TMDQA!: Você falando disso da métrica, me remeteu à questão da Tropicália. É uma mistura que, no fundo, é o Brasil.
Vitor: Total, cara! Eu acho que, hoje em dia, a gente vive o quarto grande momento antropofágico na cultura brasileira. Primeiro é o Modernismo, com Oswald de Andrade, Tarsila de Amaral e afins. Pouco depois, veio a Tropicália, que leva isso a um outro extremo, da música e do cinema. Depois, eu considero como o terceiro momento o Chico Science. Junto à Nação Zumbi, eles trazem novamente essa ideia, com o maracatu e o hip-hop. Agora estamos vivendo um novo momento muito doido disso tudo. Tem relação com a questão da globalização, e tem muito a ver com o que está sendo feito no Brasil todo atualmente, com talvez mais força na Bahia, com o pessoal do BaianaSystem, do ÀTTOOXXÁ…
Influências, participações e evolução
TMDQA!: Levando em conta o seu processo criativo para desenvolver o álbum, quem você considera suas maiores influências?
Vitor: Para o trabalho, tem muito a coisa do future bass e algo do vaporwave, que tem a ver com o estilo de produção do Tomás. É um disco que, essencialmente, é de rap, por causa da forma do flow. Em termos de letra e das coisas que ouço, tenho referências como Kendrick (Lamar), J. Cole, Anderson.Paak, Mick Jenkins, The Internet, Saba… Já no Brasil, eu acabo remetendo o trabalho, enquanto escrevo, a nomes como o Djonga, o Sabotage e o Mano Brown. E tem muito da música mais antiga brasileira, que é algo que eu também ouço muito. João Donato, João Bosco, Aldir Blanc, Milton Nascimento…
TMDQA!: Além da produção de Tomás Tróia, que outros nomes participam do disco?

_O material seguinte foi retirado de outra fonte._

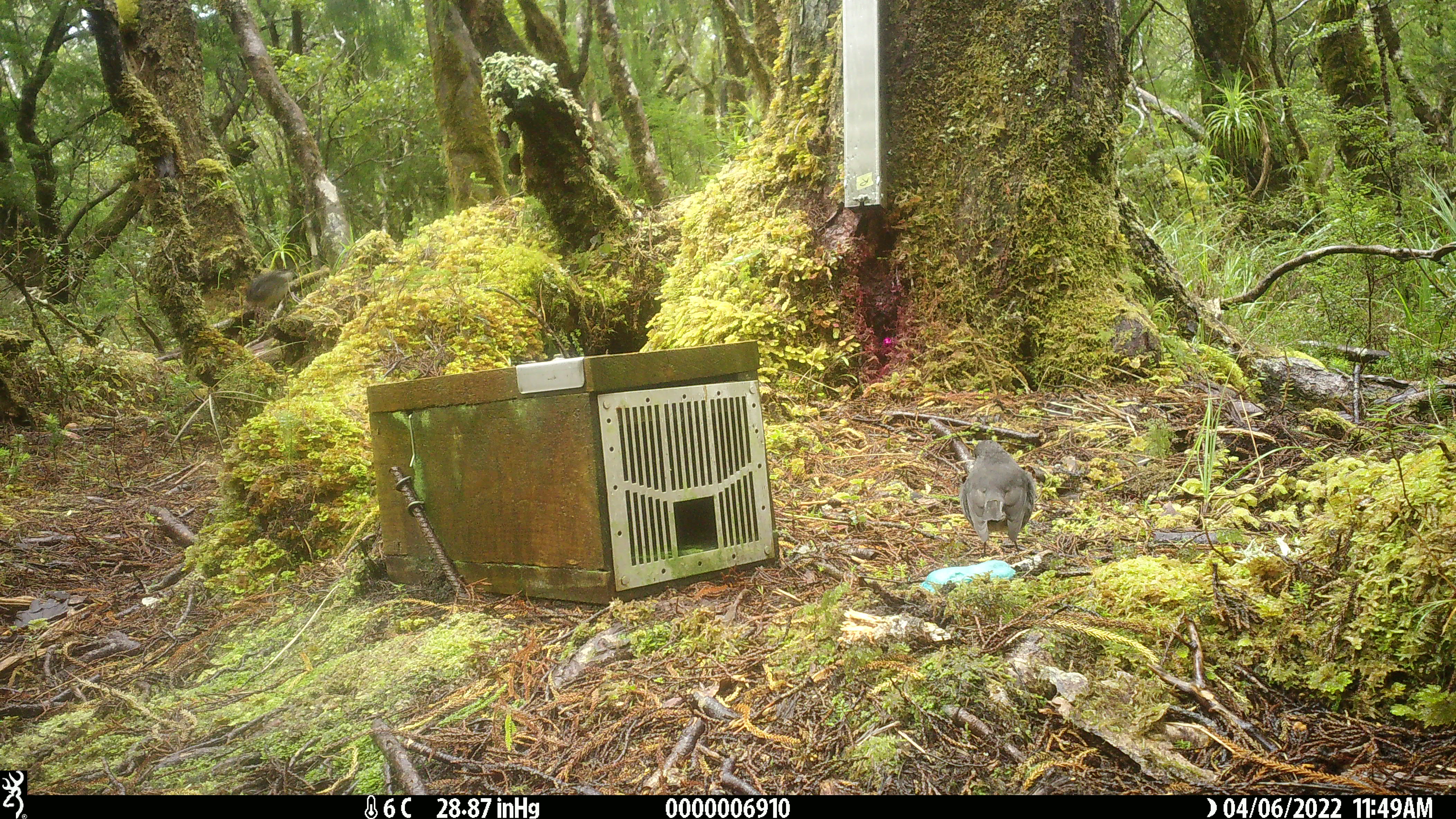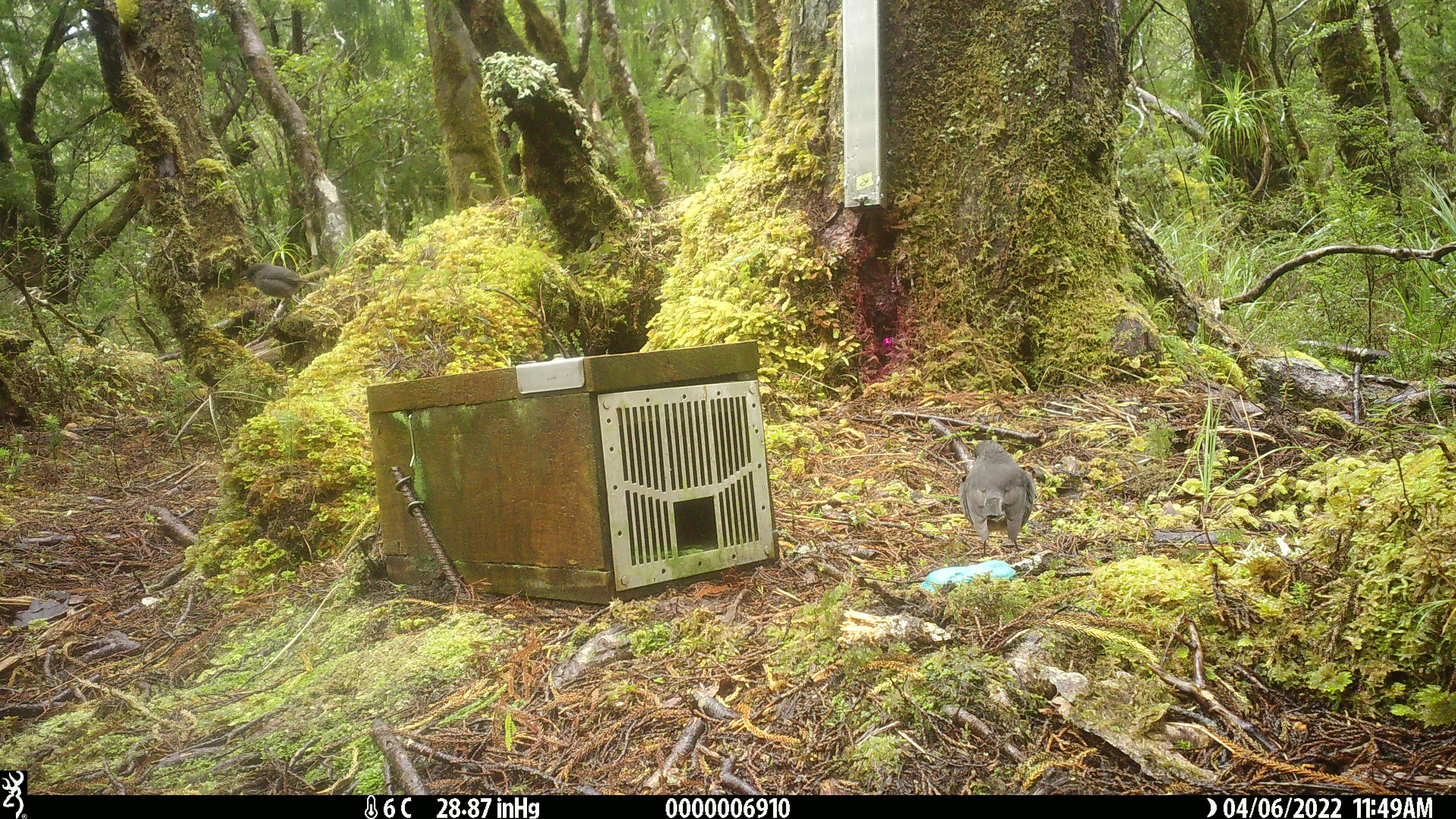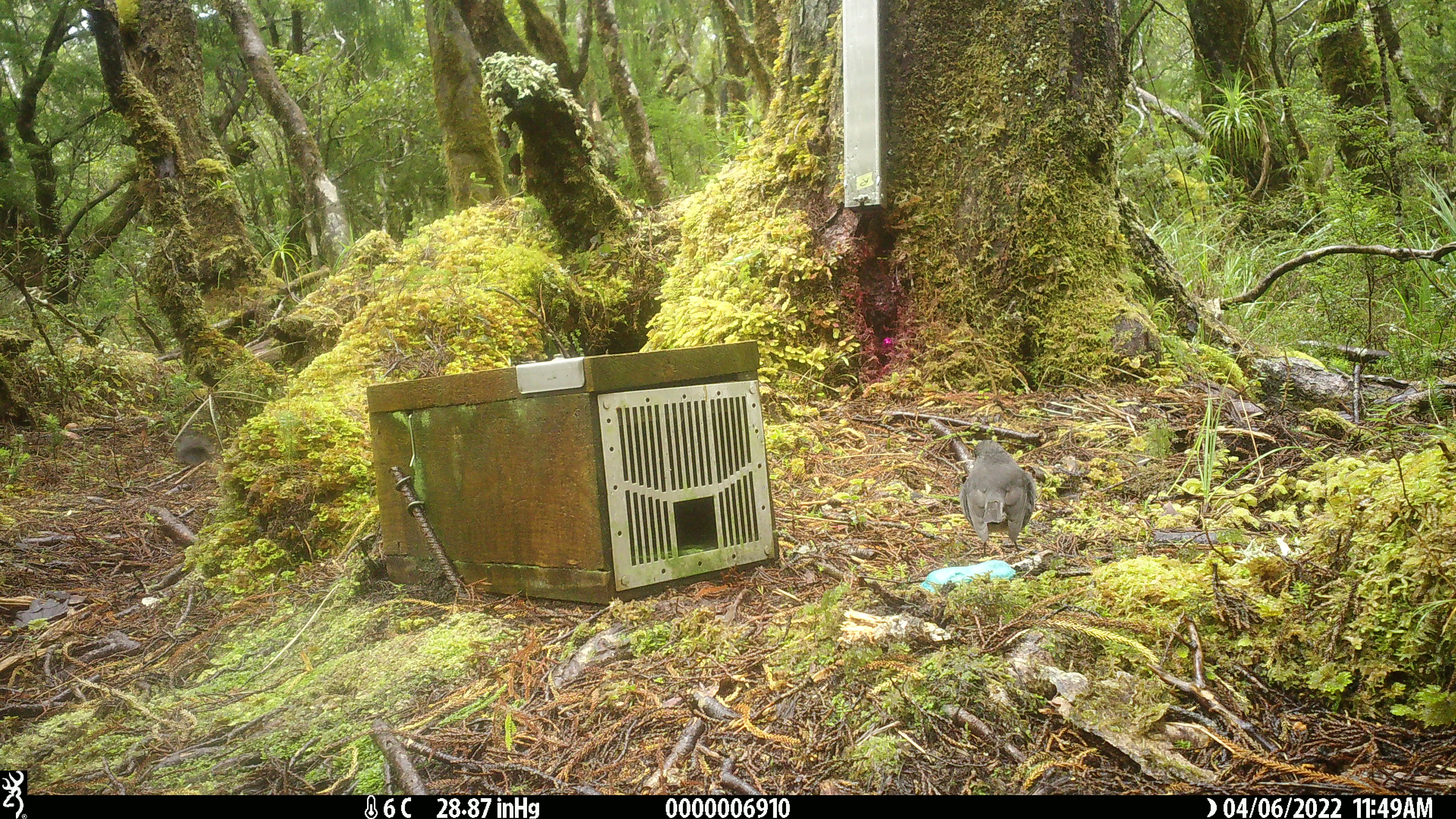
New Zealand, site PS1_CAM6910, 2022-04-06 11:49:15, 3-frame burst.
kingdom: Animalia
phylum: Chordata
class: Aves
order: Passeriformes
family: Petroicidae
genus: Petroica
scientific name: Petroica australis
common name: new zealand robin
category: robin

Vitor: Tem alguns feats! Tem uma música com o Lucas Castello Branco, e já queremos fazer algo junto há um tempo. Tem uma outra com a Duda Beat, que também chegou a um resultado bem legal. Tem uma que vai ser assinada como um feat com o Tomás, porque ele já tinha a música pronta. É a minha favorita do disco. Tem a Luê, que conheci através da galera da Francisco. Ela canta muito e é uma pessoa muito legal. Por último, mas não menos importante, tem uma participação de um moleque da nova cena que eu acho incrível: o Morcego. Ele já tinha feito algumas coisas com o BRAZA, e acabamos super amigos.
TMDQA!: Desde a época do Forfun até hoje, passando por toda a experiência que você foi tendo enquanto artista, como você avalia a sua evolução?
Vitor: Eu evoluí em muitos sentidos desde o início da minha trajetória. Eu acho que eu escrevo melhor hoje, por reflexo da minha vida e dos meus estudos. Hoje eu tenho um pouco mais de clareza em relação a duas coisas que considero muito importantes. Uma é a questão do conceito do trabalho. A segunda coisa é essa consciência de que a arte que produzo não é exatamente a minha pessoa. Essa consciência me libertou de muita coisa, e até hoje preciso ter isso em mente para não entrar em algumas nóias. Aquilo é uma expressão, algo que saiu de você, mas não é você. Até por conta disso, eu quis criar um outro nome para esse projeto, para deixar essa separação explícita para mim.
TMDQA!: Para finalizar, pode nos adiantar algum trecho da poesia do novo álbum? Estamos certamente ansiosos pelo o que você tem a nos dizer com essas canções novas.
Vitor: Claro:
“A Pomba Gira avisando, o açaí derretendo
A consciência falando, a dor da Vida doendo
A Vida é boa pra mim até onde eu me lembro
Pegar a estrada final de Dezembro
Apenas sou, e agora sim vi
Eu sei da luta de classes, mas eu não vou desistir
A gente chora que chora, até que chora de rir”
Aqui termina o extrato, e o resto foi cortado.